§ Quoted passage:
It may not necessarily be better to Bug Out in such a scenario, but could be a lot worse and even fatal. The story of Esteban Morales and what he describes during Argentina's Economic Collapse hit this point home for me. Unless you have some sort of cast iron guarantee for your own self sufficiency and survival by taking this option it may be better to stay put in this type of scenario.


----------



## john10001 (Mar 20, 2013)

pharmer14 said:


> And I think you're going to have to learn how to live again. In society today, we have all kinds of health problems simply BECAUSE of electricity. Do you think we would need all the sleeping meds we do if we stopped fighting nature and slept when it was dark and worked when it was light?
> 
> Granted, it comes with its positives. We can do more with less when it comes to building, etc, but I for one refuse to worship it and donate extreme amounts of time to it. That's why I would favor a passive system. If you run both solar and wind, chances are good you can have 1 running at least. Add in water if you are situated near a running source, and you are virtually golden.
> 
> ...


Thanks! Great points well made! It does seem that a passive system is the best advice.


----------



## PrepperDogs (May 12, 2013)

Wow...some good info in here. We didn't realize that solar could be so inexpensive. And to think we were looking at a hand crank generator for about $500.


----------



## StarPD45 (Nov 13, 2012)

john10001 said:


> Good points. Though you can just excite the alternator for a few secs then flip switch, cut the battery to the alternator once you have gotten going. Or alternatively a PM DC Motor instead.

§ Information provided:

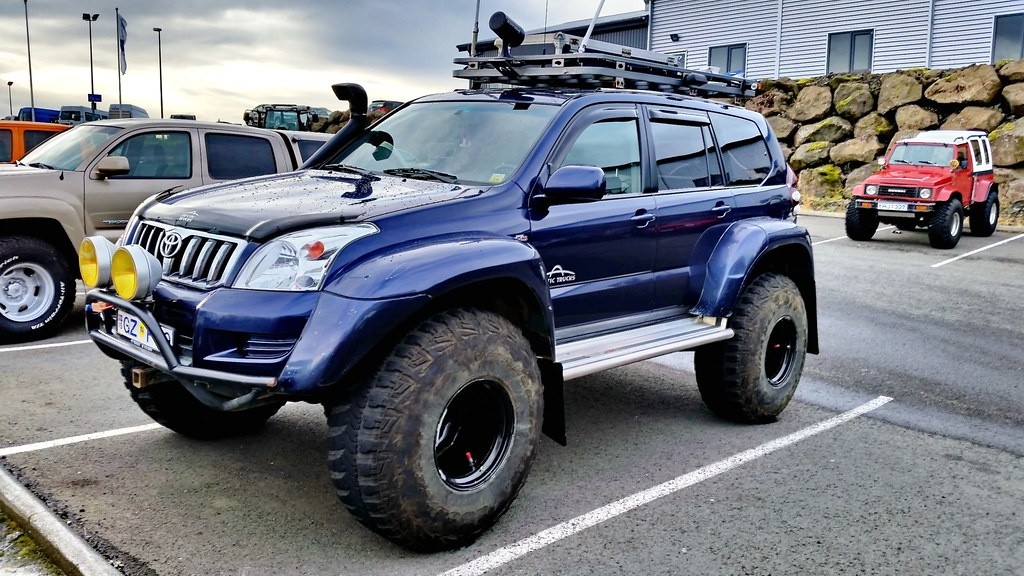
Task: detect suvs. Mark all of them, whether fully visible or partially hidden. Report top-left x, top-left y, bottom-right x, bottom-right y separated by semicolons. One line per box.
845;130;1000;250
79;0;820;555
0;116;337;344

§ Short task 1: Reproduce verbatim the part of the forum thread on off-grid power starting at "## john10001 (Mar" and ending at "it was light?".
§ Short task 2: In the forum thread on off-grid power, about how much were PrepperDogs planning to spend on a hand crank generator?
§ Short task 3: Continue the forum thread on off-grid power from its last sentence.

§ Written answer 1:
## john10001 (Mar 20, 2013)

pharmer14 said:


> And I think you're going to have to learn how to live again. In society today, we have all kinds of health problems simply BECAUSE of electricity. Do you think we would need all the sleeping meds we do if we stopped fighting nature and slept when it was dark and worked when it was light?

§ Written answer 2: About $500.

§ Written answer 3:
> 
> In regards the amount of RPMs needed, you could either have it on roller or to some sort of belt. Attach that to 26, 27 or 29" bike wheel, and you will get many turns of the alternator/PM DC Motor for just one turn of the pedals/ bike wheel. The RPM needed may seem like a lot but not so much when you factor this in?


There are one wire self energizing alternators available. Most are sold for hot rods or engine swaps. J C Whitney, among others have them listed.


----------



## PaulS (Mar 11, 2013)

Yes, there are two types of "one wire" alternators. The most common uses a rotor with a rare earth magnet to supply the field strength the other uses a tap of the battery, through the regulator that energizes the rotor coil to provide the field strength. (the only generators that use clutches are commercial units in the multi-kilowatt ranges powered by large engines) 
Whether you drive an alternator by hand or with a bicycle wheel you can only produce an average of around 1/4 hp for more than a few minutes unless you are training to be a world class cycler and then you can almost double that amount of power. Burning up a full days calories to put 1/4 charge on an average battery is not a worthwhile endeavor. If you need power that badly the get a PV setup or a wind turbine that will broadcast your location to anyone within a few miles of you.


----------



## PaulS (Mar 11, 2013)

OK, there is one alternative energy source that has not been brought up yet. It might be viable to generate power on a limited basis or indirectly run a machine.
It is called a sterling engine and if you have access to a good heat source and a way to sink that heat then you could run a sterling engine. NO FUEL REQUIRED.
You would need a fairly large one but it has been done in the past.
Personally I will use a steam engine to directly, or indirectly, power the machines that I need when I need them. I will use alcohol for the fuel so there is no smoke and run it only when required for a specific purpose. 5 acres of Jeruselem Arichokes will produce around 10000 gallons of fuel each year.

(yes I know I could use an internal combustion engine more efficiently but it is noisier and requires other consumables that will not be readily available - like oil and antifreeze. A steam engine is easy for me to make and require only minimal lubrication to stay in working order. (utilizing a closed loop heat exchanger I can even use the heat to heat my home )


----------



## Smitty901 (Nov 16, 2012)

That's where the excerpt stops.